Progress in transplant immunology has shown that the recipient’s adaptive immune response relies on two effector arms that reject an allogenic transplant. The cellular cytotoxic response involves graft infiltration by activated T lymphocytes, which induces apoptosis of allogenic cells. The second arm is the humoral response, which relies on the generation of DSA by plasma cells in secondary lymphoid organs. Circulating DSA in turn bind to allogenic targets expressed by graft endothelial cells, which triggers the activation of the classical complement pathway and the recruitment of innate immune effectors responsible for antibody-dependent cell cytotoxicity (ADCC) and microvascular inflammation . Although these two processes usually function in collaboration, some rejection episodes can be exclusively cellular or humorally mediated. Accurate monitoring of allogenic immune responses therefore requires the combination of different techniques.

The question of the monitoring timing is equally important. When performed before transplantation, the tests allow practitioners to grade the a priori “immunological risk” and to adjust the immunosuppression accordingly. Immune monitoring can also be performed as part of the follow-up process posttransplantation, either in regularly predefined intervals or as indicated by graft dysfunction. The former option offers the theoretical possibility to identify recipients at risk for rejection before this becomes clinically apparent. While this strategy can improve long-term outcome, it also requires increased tests (and therefore costs) and defining the time points when the monitoring should be performed.
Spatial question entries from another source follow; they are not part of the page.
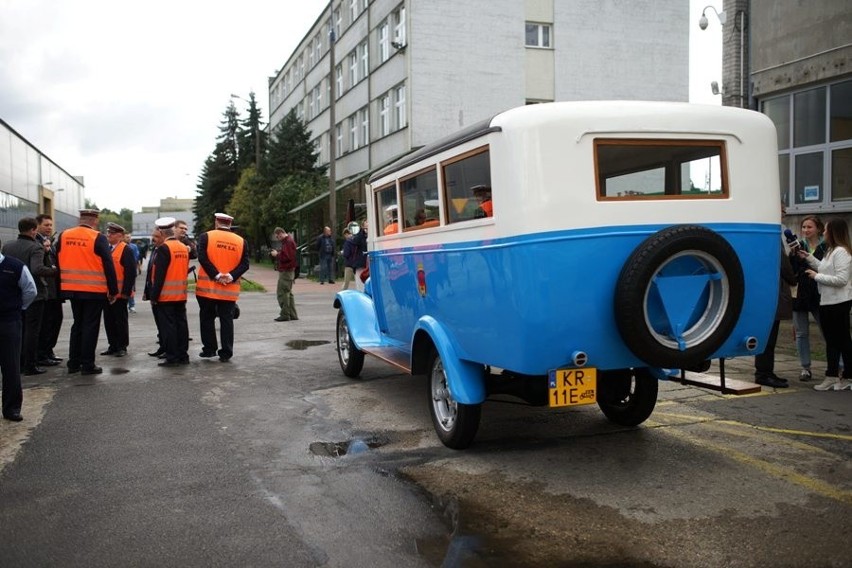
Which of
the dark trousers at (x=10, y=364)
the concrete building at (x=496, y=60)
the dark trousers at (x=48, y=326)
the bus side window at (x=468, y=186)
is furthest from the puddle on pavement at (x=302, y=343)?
the concrete building at (x=496, y=60)

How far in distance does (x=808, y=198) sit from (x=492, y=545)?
39.3 ft

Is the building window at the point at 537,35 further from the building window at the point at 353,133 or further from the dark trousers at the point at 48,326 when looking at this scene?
the dark trousers at the point at 48,326

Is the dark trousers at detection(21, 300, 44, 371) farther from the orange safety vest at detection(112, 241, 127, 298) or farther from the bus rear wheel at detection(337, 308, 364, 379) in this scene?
the bus rear wheel at detection(337, 308, 364, 379)

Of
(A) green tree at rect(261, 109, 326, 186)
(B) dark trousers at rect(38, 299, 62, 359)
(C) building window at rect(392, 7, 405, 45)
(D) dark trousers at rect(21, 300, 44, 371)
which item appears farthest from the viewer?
(A) green tree at rect(261, 109, 326, 186)

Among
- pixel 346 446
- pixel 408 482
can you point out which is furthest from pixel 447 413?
pixel 408 482

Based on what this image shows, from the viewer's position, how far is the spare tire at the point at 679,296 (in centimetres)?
467

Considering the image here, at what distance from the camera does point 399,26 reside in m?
31.5

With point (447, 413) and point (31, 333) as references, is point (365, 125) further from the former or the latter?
point (447, 413)

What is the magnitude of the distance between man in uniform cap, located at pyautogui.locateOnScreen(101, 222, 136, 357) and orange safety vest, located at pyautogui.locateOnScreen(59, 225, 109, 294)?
25.9 inches

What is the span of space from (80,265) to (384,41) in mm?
26794

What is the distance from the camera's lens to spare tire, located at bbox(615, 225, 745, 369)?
184 inches

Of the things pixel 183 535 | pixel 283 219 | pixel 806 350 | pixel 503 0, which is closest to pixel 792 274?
pixel 806 350

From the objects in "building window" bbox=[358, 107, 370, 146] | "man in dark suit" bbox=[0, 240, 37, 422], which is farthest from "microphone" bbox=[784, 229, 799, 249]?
"building window" bbox=[358, 107, 370, 146]

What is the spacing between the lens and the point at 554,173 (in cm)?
471
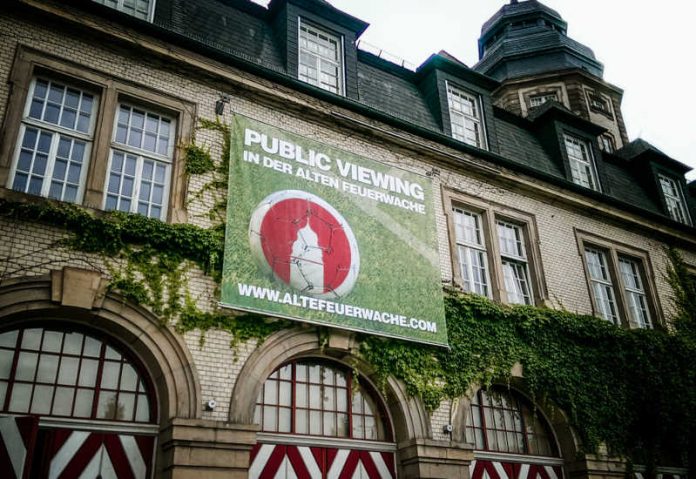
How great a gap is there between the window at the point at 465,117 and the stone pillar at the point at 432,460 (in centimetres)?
711

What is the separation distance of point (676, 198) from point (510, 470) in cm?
1158

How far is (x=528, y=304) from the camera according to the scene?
12789mm

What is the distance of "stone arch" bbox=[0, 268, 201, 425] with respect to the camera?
24.8 ft

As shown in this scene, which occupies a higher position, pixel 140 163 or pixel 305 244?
pixel 140 163

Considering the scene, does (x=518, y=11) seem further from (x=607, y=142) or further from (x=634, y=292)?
(x=634, y=292)

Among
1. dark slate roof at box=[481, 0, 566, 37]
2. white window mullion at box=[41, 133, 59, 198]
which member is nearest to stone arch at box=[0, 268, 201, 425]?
white window mullion at box=[41, 133, 59, 198]

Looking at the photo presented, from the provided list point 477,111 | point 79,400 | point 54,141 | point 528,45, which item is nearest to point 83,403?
point 79,400

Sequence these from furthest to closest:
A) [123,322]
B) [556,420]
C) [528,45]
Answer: [528,45], [556,420], [123,322]

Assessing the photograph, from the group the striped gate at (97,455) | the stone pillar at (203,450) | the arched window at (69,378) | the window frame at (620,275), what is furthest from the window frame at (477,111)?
the striped gate at (97,455)

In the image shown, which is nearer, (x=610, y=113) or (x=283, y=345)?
(x=283, y=345)

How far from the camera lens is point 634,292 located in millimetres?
14984

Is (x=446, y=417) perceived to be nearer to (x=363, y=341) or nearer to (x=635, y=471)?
(x=363, y=341)

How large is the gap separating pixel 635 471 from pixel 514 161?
6991mm

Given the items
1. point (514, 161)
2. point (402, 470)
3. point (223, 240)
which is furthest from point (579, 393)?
point (223, 240)
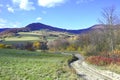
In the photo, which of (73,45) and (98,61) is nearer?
(98,61)

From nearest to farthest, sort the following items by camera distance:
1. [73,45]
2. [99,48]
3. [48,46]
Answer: [99,48], [73,45], [48,46]

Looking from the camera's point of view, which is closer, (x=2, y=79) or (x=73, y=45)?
(x=2, y=79)

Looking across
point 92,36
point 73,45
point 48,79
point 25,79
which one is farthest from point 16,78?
point 73,45

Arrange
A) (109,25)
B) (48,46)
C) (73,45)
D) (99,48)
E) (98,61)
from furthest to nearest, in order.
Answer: (48,46), (73,45), (99,48), (109,25), (98,61)

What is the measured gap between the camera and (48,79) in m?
22.8

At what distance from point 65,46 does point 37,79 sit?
113683mm

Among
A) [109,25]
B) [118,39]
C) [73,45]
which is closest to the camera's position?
[109,25]

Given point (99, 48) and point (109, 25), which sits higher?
point (109, 25)

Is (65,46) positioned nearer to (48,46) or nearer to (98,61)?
(48,46)

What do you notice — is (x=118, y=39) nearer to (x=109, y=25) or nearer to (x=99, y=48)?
(x=99, y=48)

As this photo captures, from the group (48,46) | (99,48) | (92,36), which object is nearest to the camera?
(99,48)

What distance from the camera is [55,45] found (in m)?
138

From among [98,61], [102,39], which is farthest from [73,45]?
[98,61]

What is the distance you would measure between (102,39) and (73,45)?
158 ft
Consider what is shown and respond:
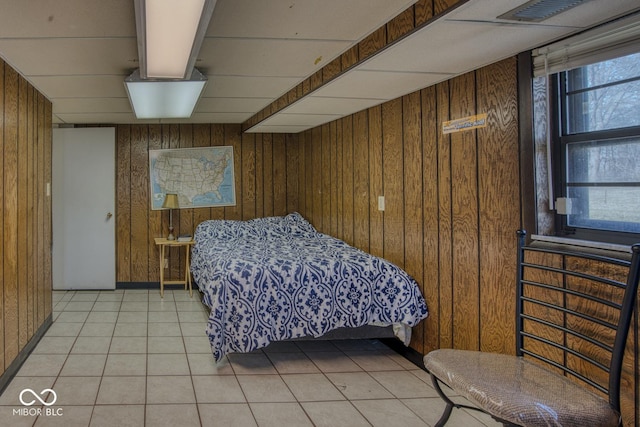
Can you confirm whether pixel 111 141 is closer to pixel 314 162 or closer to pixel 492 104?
pixel 314 162

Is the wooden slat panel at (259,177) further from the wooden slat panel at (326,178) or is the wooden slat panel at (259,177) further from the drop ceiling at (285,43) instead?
the drop ceiling at (285,43)

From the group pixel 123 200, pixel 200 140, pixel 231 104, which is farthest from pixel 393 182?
pixel 123 200

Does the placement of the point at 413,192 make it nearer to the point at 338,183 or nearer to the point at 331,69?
the point at 331,69

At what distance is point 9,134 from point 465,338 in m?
3.14

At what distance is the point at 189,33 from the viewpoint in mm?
2166

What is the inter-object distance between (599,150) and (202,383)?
2.58m

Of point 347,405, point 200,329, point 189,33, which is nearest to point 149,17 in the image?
point 189,33

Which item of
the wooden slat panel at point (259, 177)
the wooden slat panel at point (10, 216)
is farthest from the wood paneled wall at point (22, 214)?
the wooden slat panel at point (259, 177)

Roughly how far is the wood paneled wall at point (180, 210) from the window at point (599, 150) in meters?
4.39

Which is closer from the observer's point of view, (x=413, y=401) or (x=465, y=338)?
(x=413, y=401)

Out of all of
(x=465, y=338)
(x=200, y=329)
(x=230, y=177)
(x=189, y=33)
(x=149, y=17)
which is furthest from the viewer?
(x=230, y=177)

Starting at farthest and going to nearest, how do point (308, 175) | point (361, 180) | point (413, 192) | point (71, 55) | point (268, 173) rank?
1. point (268, 173)
2. point (308, 175)
3. point (361, 180)
4. point (413, 192)
5. point (71, 55)

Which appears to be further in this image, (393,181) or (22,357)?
(393,181)

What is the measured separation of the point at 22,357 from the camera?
333cm
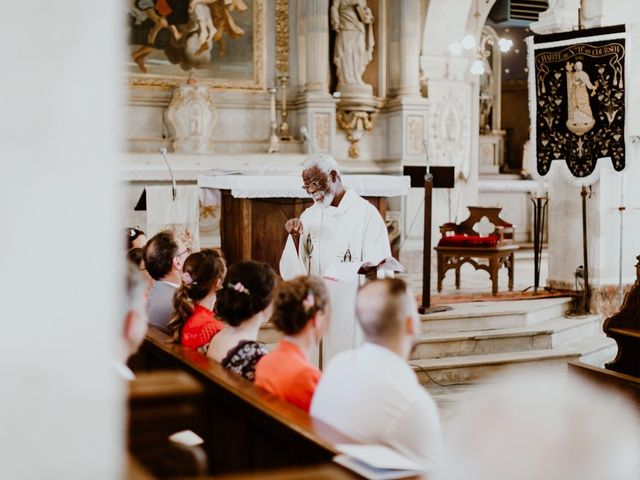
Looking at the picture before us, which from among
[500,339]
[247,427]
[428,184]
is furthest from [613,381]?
[247,427]

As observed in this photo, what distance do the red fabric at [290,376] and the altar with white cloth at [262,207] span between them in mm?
4501

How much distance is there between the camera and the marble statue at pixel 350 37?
415 inches

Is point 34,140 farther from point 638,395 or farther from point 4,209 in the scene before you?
point 638,395

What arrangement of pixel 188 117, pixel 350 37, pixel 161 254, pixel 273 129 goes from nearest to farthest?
1. pixel 161 254
2. pixel 188 117
3. pixel 273 129
4. pixel 350 37

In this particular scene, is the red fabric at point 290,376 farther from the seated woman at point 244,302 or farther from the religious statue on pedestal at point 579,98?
the religious statue on pedestal at point 579,98

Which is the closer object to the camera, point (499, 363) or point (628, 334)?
point (628, 334)

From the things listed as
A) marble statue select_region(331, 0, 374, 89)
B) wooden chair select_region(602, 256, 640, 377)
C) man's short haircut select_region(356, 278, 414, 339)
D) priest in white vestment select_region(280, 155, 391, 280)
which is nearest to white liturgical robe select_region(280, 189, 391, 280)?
priest in white vestment select_region(280, 155, 391, 280)

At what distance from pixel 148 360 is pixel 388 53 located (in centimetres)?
768

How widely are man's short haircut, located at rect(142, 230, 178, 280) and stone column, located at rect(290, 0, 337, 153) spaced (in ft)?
20.1

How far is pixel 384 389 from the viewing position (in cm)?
238

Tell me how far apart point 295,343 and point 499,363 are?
4256mm

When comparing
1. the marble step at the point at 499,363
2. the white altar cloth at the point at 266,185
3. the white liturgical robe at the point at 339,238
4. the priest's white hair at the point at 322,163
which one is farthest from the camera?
the white altar cloth at the point at 266,185

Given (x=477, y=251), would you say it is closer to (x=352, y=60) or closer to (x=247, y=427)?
(x=352, y=60)

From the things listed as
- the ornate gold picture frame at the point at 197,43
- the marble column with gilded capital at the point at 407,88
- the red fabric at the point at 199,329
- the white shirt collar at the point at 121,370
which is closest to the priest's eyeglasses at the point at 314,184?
the red fabric at the point at 199,329
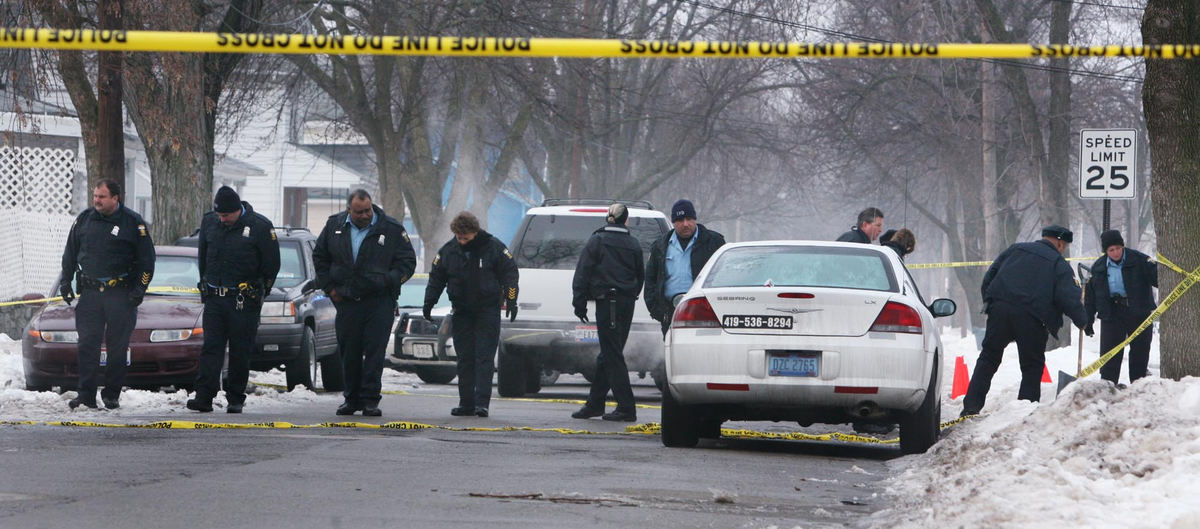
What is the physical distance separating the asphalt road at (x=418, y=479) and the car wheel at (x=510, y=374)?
392cm

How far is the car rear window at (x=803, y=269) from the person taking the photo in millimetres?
10203

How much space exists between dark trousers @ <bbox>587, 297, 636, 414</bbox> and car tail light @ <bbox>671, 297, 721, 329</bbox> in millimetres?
2466

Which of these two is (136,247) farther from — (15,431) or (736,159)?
(736,159)

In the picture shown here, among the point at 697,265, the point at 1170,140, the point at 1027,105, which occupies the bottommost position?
the point at 697,265

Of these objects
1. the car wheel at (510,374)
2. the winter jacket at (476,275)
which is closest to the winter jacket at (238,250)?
the winter jacket at (476,275)

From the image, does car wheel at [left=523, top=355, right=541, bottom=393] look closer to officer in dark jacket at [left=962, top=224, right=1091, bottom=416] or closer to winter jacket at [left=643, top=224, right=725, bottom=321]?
winter jacket at [left=643, top=224, right=725, bottom=321]

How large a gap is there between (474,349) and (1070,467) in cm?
621

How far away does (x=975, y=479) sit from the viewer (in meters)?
7.73

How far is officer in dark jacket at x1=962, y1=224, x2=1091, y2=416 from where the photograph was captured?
12.3m

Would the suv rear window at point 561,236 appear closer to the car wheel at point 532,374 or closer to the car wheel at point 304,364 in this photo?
the car wheel at point 532,374

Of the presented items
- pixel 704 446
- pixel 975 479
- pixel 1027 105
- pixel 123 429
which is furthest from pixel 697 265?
pixel 1027 105

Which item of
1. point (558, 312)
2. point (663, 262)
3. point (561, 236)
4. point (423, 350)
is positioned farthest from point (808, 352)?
point (423, 350)

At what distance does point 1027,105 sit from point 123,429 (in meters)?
19.7

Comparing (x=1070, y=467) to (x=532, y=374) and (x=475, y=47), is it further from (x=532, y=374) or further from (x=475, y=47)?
(x=532, y=374)
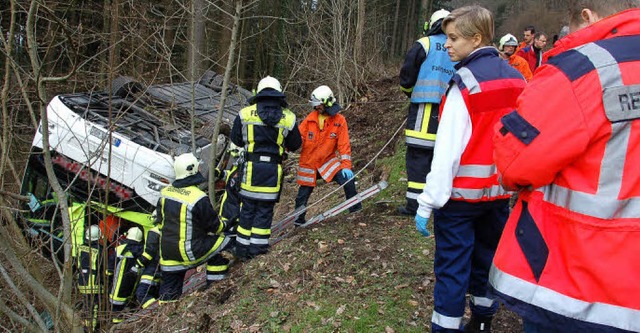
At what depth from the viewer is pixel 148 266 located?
5844 mm

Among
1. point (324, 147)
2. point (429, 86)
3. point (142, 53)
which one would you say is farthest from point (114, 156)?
point (429, 86)

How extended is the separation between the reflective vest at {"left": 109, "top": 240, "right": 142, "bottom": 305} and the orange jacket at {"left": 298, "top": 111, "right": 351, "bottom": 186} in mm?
2397

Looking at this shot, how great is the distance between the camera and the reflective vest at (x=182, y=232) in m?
5.18

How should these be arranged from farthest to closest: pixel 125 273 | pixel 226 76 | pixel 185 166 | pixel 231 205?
pixel 231 205, pixel 226 76, pixel 125 273, pixel 185 166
Another important aspect is the source of the samples available for the monitoring. There is an ongoing debate as to whether the peripheral blood accurately reflects the events occurring within the graft. Although the analysis of a transplant biopsy will undoubtedly give more direct information, sequential analysis, a prerequisite for accurate diagnosis, is unlikely to be possible. For kidney transplant recipients, urine is an easily accessible source of material that has proved to be informative [40]; however, urine biomarkers will not be relevant for patients receiving other types of transplants, particularly vascularized composite tissue allografts.

Finally, it should be noted that immune monitoring in transplantation is an emerging field. Most studies published so far are from single centers and the strength of their conclusions are limited by the inclusion of a small number of patients. Furthermore, most of them focused on renal transplant recipients; therefore, their conclusions may not be directly transposable to the field of VCA. For instance, accumulating evidence points toward a major role for DSA in the immune-mediated failure of kidney, lung, and heart transplants [41]; in contrast, evidence that DSA are capable of driving VCA rejection is still lacking (see above).